Allison Sands has all the tools to stay safe and stop violent conflicts whether she is in the alleys of Chicago or the center of extremism in the Persian Gulf. As a former FBI agent, she is trained in tactics to take down an attacker or disarm a person with a gun pointed at her head. But the skills she uses more often, and teaches through her company, Project Hummingbird, are those that can derail violence and actually keep everyone safe. She started this business because she realized that the way we’re doing things now just isn’t working. Every year there are a thousand fatal officer involved shootings. She says this isn’t new. It happens every year. Although she was trained to physically dominate an opponent, as a woman, she says that most of the time she couldn’t outfight or outrun him, so she has to outsmart him. And for that, she relies on her earlier education in psychology and religion, where she set out to learn why people behave the way they do.
Allison says that her whole life has been a combination of her call to use skills and research for practical applications. The mixture worked well in the FBI and in counterintelligence and counter espionage when she used it to hunt terrorists and recruit spies, and it served her well in corporate security too. She founded Project Hummingbird to have a greater impact to provide solutions for this critical need, not only in law enforcement, but in security in general. Through Project Hummingbird, she teaches unique skills and techniques geared to avoiding violence rather than physically dominating an opponent. It directly applies to crisis counselors, healthcare professionals, and anyone who might potentially face a violent encounter. In today’s world, that really could be anyone.
Project Hummingbird’s Individually-Based Approach
There are definitely instances where lethal force is necessary, and Allison admits that we need training for that and says that she is not trying to replace it, but rather complement it. She says, “There’s a huge gray area between a peaceful confrontation and lethal force encounter.” It’s that middle piece where we learn to have conflict more effectively and constructively that will keep us safe. Allison called it “individually-based approach,” where each person is coached to understand their own stress responses and conflict style. Next, assess your surroundings—is action required at this time. Third, is to assess your desired outcome. What do you want to achieve? Next control your stress responses and stay true to your values. Is it really a conflict or are you just reacting instinctually to the situation? Finally, engage with communication to induce compliance. Project Hummingbird has standard statements to achieve that end. But the important thing is to control yourself and stick to achieving the outcome you desire from the situation.
There Is a Better Way
Allison says that the big picture is to recognize and accept that there is a different way—a better way than the reactionary way that we’re handling violence now. With all of the police shootings, year after year, we need to make this a foundational skill that should be taught in schools. That means completely reversing how we’re doing things now and using the so-called “soft skills” or “feminine skills.” Allison says that it will take a lot of patience, practice and introspection. It will also require strategies to put value-based skills at the center of the conversation, which aren’t as measurable and quantitative as physical toughness and speed.

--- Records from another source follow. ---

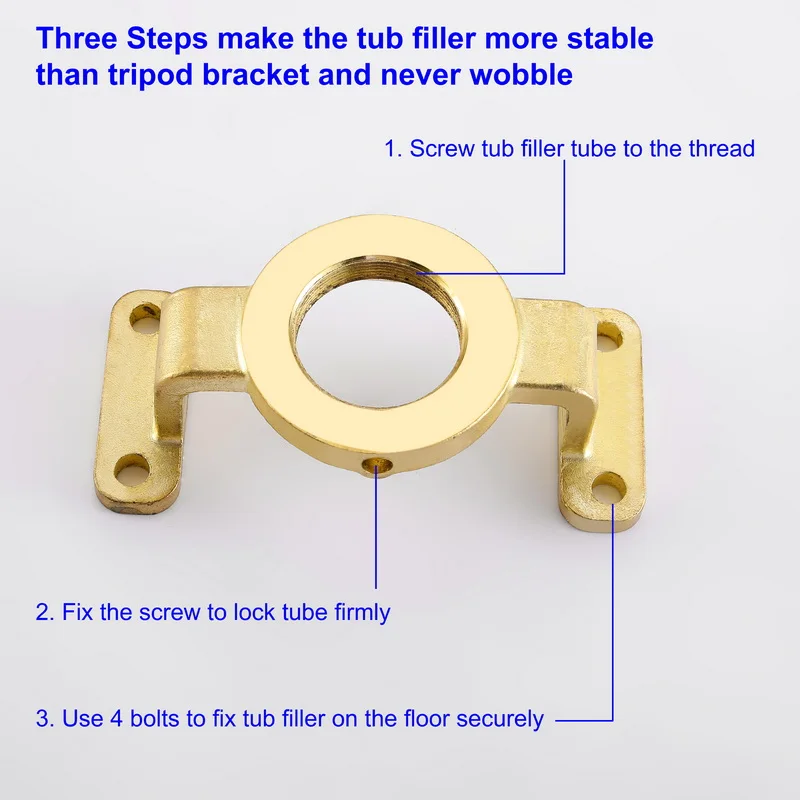 Three Steps make the tub filler more stable than tripod bracket and never wobble

1. Screw tub filler tube to the thread

2. Fix the screw to lock tube firmly

3. Use 4 bolts to fix tub filler on the floor securely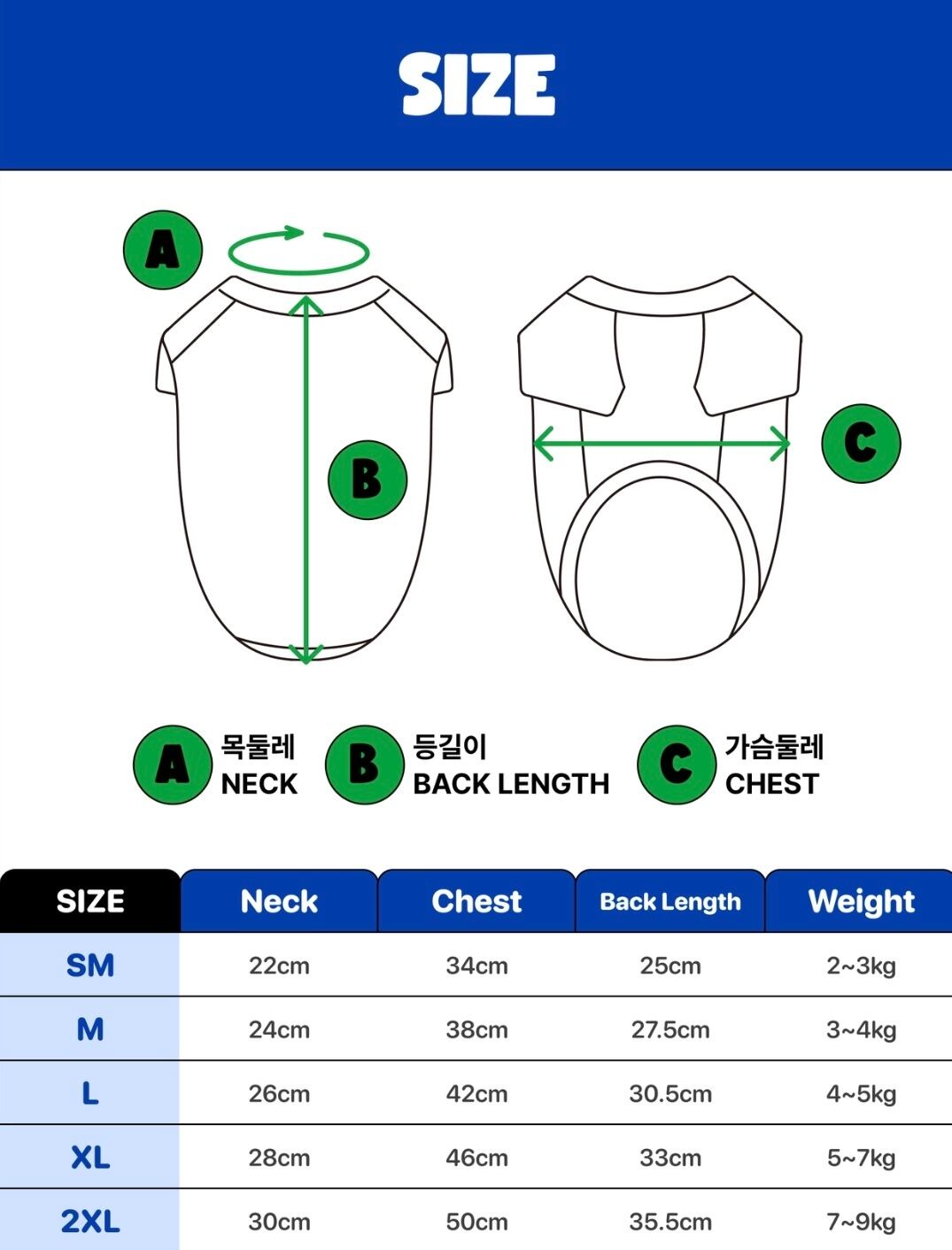 SIZE

A

B

C

A 목둘레 NECK

B 등길이 BACK LENGTH

C 가슴둘레 CHEST

| SIZE | Neck | Chest | Back Length | Weight |
|---|---|---|---|---|
| SM | 22cm | 34cm | 25cm | 2~3kg |
| M | 24cm | 38cm | 27.5cm | 3~4kg |
| L | 26cm | 42cm | 30.5cm | 4~5kg |
| XL | 28cm | 46cm | 33cm | 5~7kg |
| 2XL | 30cm | 50cm | 35.5cm | 7~9kg |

Watch or listen to this podcast to hear more of Allison’s advice about how not to make yourself a victim and her analysis of how Capitol Police handled the assault on the Capitol and what would have helped them do a better job. For more information about Project Hummingbird, check out the website, project-hummingbird.org or Allison’s own website allisonsands.com.
Allison’s personal advice for women is to get over being polite. It’s okay to be rude. It’s better to be rude, cross the street, don’t answer your door to strangers, and stay safe than to become a victim.